6.2 I would only put what equations/models were used.
We have made this change to in the data analysis section, describing only the model types used.
Use of 10-fold cross-validation is not required or not fully explained why. If separate datasets were created for testing samples why 10-fold cross-validation? Not clear.
We have revised the Data analysis section to help clarify the approach taken so that it is clear what level of testing and validation being developed to evaluate model performance and why.
Admittedly, the study area is very small with potential for overlap and spatial autocorrelation between data used and held out of modeling. We believe it was important to devise and report model performance with the different methods for sampling the tree data. It is also customary to report model training performance from 10-fold CV outputs that use all sample data with replacement. An advantage of resampling training and test sample data is that there was no spatial overlap between these samples, but some potential for spatial autocorrelation among samples. We considered that model validation from data left out of training was also important to our analyses but would partially overlap with training/testing inputs. The two different treatments of validation data that we distinguish as random and regularly spaced (60m x 60m) 0.10 ha plots was used to determine which of the three sensor models may consistently perform better than others. We’ve added a few further details to describe each stage of data and model development in the Sample design and Data analysis sections to better clarify their purpose.
I haven't personally used the "caret" package for ensemble machine learning. At least for categorical variables ensemble approach is only valid for binary response variable. However, for continuous data (regression case) I don't know.
We are using all ML models in regression mode that is automatically assumed with ‘caret’ model implementation using a continuous response variable. It is common to get a warning message in R and associated ML packages when a categorical variable (e.g., a factor or integer with 2 levels) is treated as a continuous variable.
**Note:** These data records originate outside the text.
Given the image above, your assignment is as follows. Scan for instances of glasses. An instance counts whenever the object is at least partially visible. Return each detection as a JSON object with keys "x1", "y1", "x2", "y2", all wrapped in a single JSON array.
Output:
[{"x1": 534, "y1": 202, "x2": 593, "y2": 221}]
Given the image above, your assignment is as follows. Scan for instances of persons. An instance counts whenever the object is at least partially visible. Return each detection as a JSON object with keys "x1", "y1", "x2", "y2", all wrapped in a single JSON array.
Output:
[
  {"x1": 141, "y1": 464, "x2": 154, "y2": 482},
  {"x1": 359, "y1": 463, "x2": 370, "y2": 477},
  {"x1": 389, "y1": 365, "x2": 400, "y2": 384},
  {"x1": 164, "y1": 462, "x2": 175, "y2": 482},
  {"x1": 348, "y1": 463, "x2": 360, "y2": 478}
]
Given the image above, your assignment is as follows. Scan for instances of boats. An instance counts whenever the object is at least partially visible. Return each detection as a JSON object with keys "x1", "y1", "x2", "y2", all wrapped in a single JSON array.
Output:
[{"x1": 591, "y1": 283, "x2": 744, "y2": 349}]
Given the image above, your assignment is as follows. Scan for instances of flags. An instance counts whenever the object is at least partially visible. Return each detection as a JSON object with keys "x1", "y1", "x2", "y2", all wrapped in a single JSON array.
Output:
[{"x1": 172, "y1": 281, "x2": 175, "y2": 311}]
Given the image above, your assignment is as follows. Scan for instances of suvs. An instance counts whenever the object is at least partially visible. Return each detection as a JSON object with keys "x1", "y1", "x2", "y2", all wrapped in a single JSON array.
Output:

6.3 ) I suggest naming equations x,y,z without diving too much into the bagging boosting now. (We used heterogeneous models (this is the key to ensemble machine learning).
We’ve reorganized these section and paragraphs to separate modeling procedures from validation and other analyses. We moved a paragraph describing each ML method to the very bottom of the Ensemble model section.
6.4) Model validation (validation statistics).
Done.
I highly doubt that any variables were removed by RFE function.
That is not often the case with features selection, but sometimes all predictors are retained depending on the data inputs. We have added a column to Table 4 showing the number of variables used and retained from RFE optimization. From this and previous work, we have found RFE to be an effective method for variable selection as compared to other approaches (e.g., Boruta). Some recent comparisons seem to point to Boruta as the best method for feature selection, but we have not found that to be the case, as many variables are often retained with that would be dropped using RFE.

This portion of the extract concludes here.